Is Mistral Medium 3.5 cheaper than Mistral Small 4?
Mistral Small 4 doesn't have standard paid plans, while Mistral Medium 3.5 starts at $1.5/month. Both tools offer free tiers, so you can try each before committing. Always check the official websites for the most current pricing.
Can I use Mistral Medium 3.5 and Mistral Small 4 together?
Yes, many users combine Mistral Medium 3.5 and Mistral Small 4 in their workflow. Mistral Medium 3.5 excels at 128b dense model (merged: instruction-following + reasoning + coding), while Mistral Small 4 shines with 119b total parameters, 6b active per token (moe: 128 experts, 4 active). Using both allows you to leverage the strengths of each tool, though this means managing two subscriptions — though free tiers can help manage costs.

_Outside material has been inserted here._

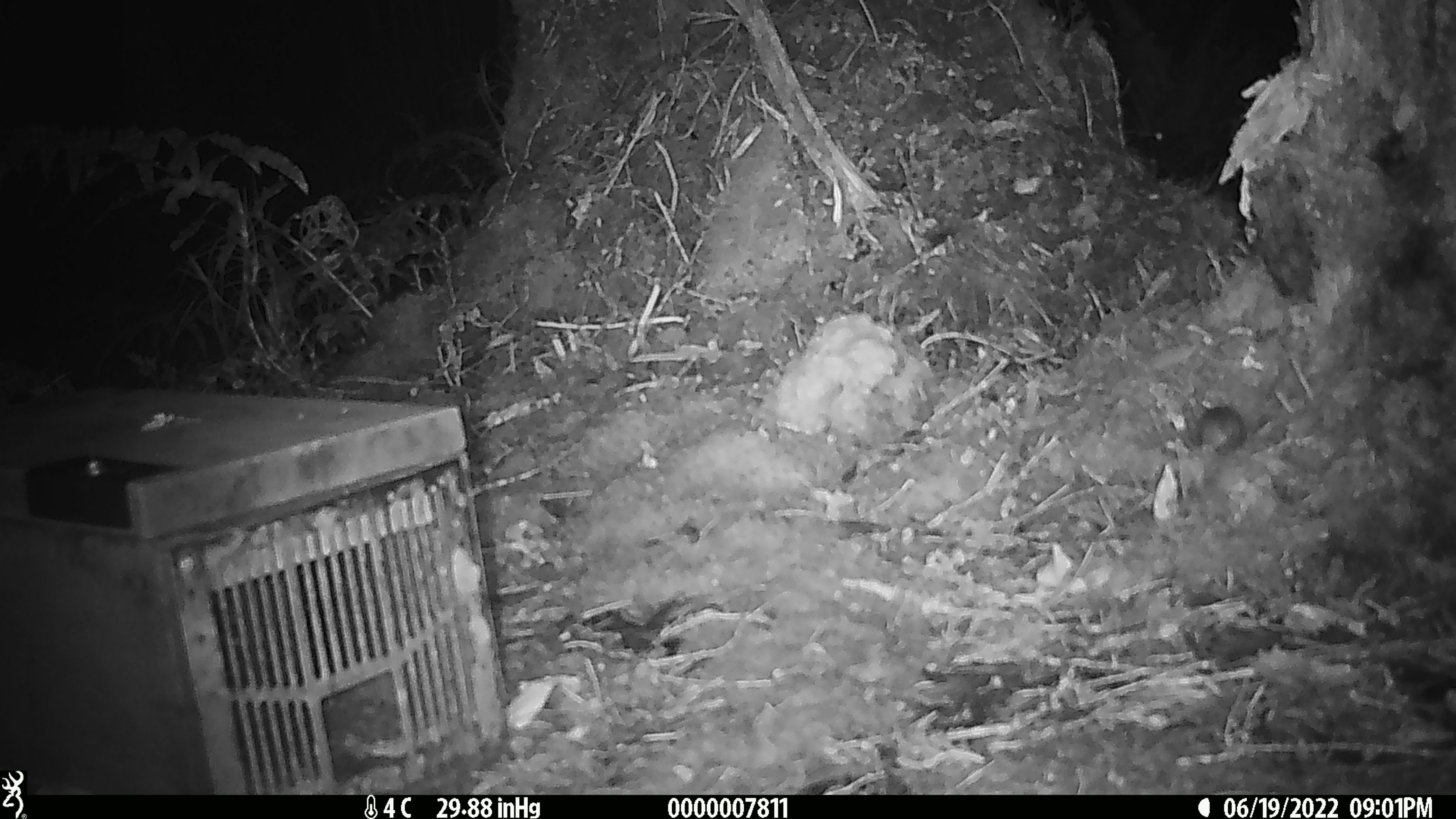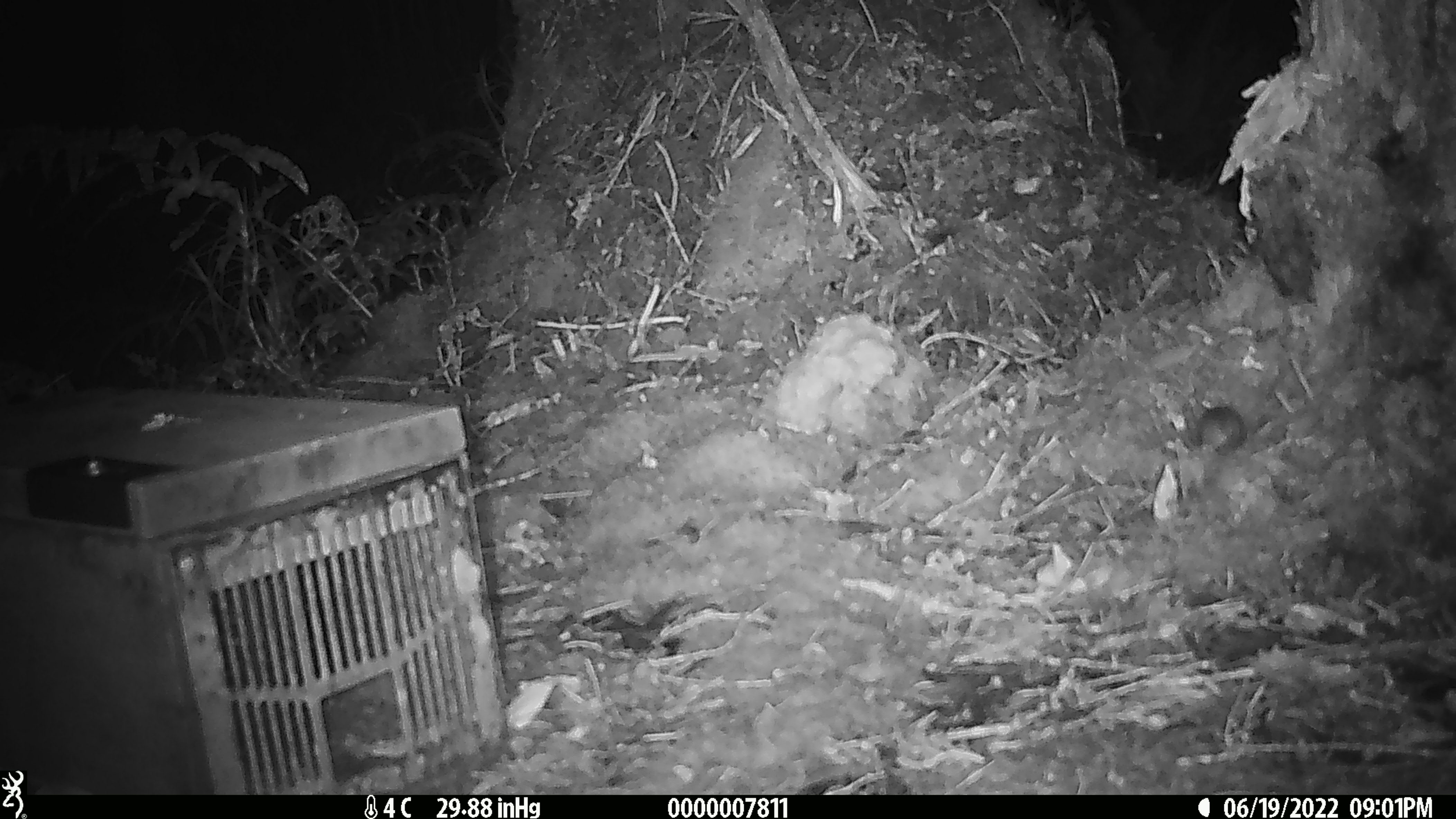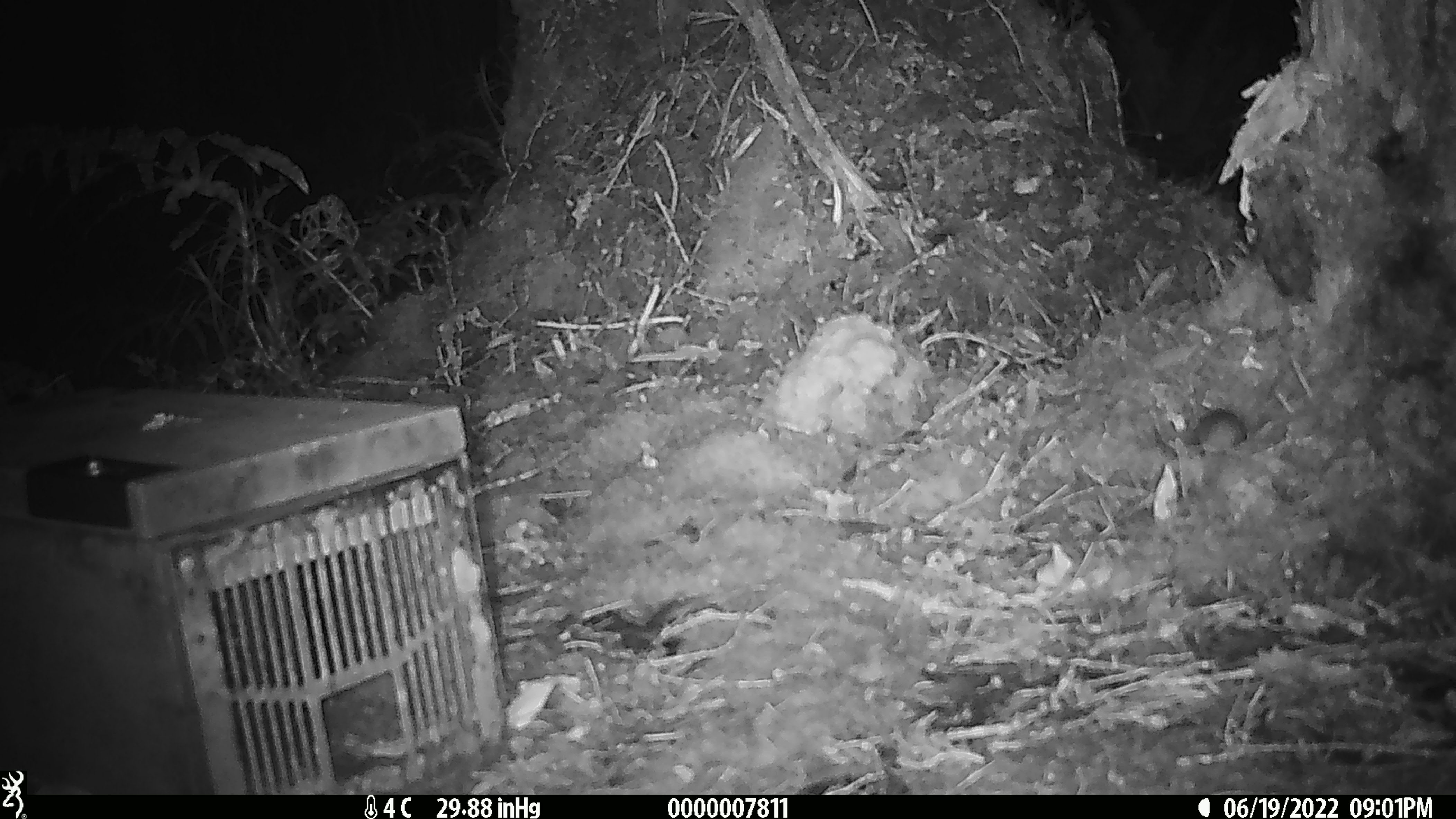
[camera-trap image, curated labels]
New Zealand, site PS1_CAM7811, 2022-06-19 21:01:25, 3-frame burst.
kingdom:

What's the main difference between Mistral Medium 3.5 and Mistral Small 4?
While both are llm-apis tools, Mistral Medium 3.5 emphasizes 128b dense model (merged: instruction-following + reasoning + coding), whereas Mistral Small 4 is known for 119b total parameters, 6b active per token (moe: 128 experts, 4 active). The best choice depends on your specific workflow and feature priorities.